Additional Information
I'm reading Chris Richardson's advice on Microservices https://microservices.io/patterns/communication-style/messaging.html and he seems to imply that the service that initiates a request should send all the information the service that's responding to the request needs. I see the advantages of that: 1) only one message needs to be passed between the services, which reduces the chances of a failure occurring at some point in the communication, 2) Developers also have one object to look at to know everything about how the services communicate.

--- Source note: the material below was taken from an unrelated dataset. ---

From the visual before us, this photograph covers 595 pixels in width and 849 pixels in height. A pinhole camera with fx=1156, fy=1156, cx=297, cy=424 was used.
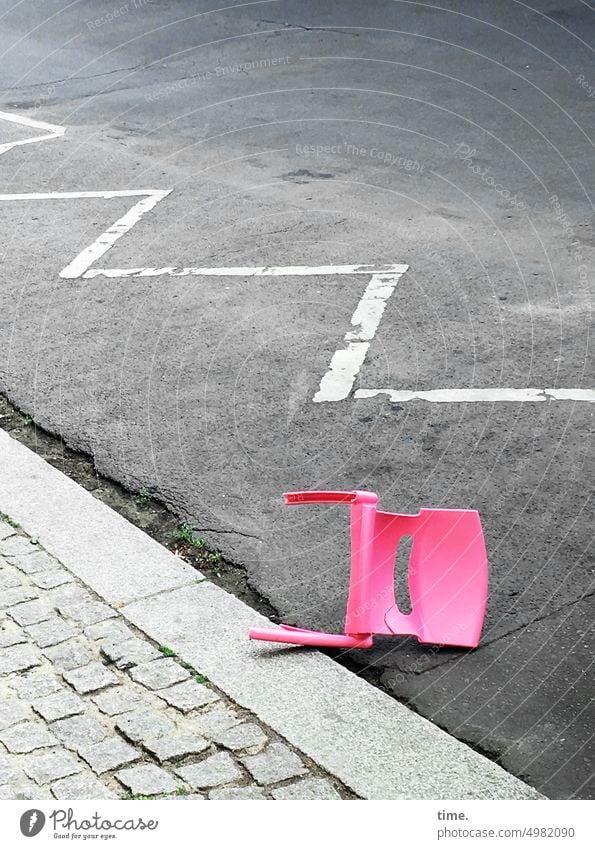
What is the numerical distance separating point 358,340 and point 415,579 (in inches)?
90.5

However, I've noticed disadvantages in practice: The requesting service may send information the requested service does not need. For example, let's say Venmo passes everything Bank of America needs. Now, Venmo wants to work with a bank in a country with high levels of money laundering. This bank needs not just the ordinary payment request but needs Venmo to send information verifying the identity of the people the payment request is for. Now Venmo has to either modify its standard payment request message to contain the identity verification information or banks that need the additional information need to request it. Now we are in a state where the requested service is requesting information from the requester and our communication flow is not as simple. Instead of having one request that contains most of the information from Venmo, Venmo could provide just an internally generated request id, expose a few APIs, and banks can use whichever APIs they need. It will require more messages between the services, but it takes the responsibility totally off of Venmo except for exposing its data to banks.
but it takes the responsibility totally off of Venmo except for exposing its data to banks.
Hello, I'm the Bank's CTO and in no meaningful or reasonable scenario my bank is going to send requests to 3rd parties services to fulfil the contracts of my own service. It's me providing a service to you, not otherwise. Feel free to do so or look for another service provider (bank). Best regards!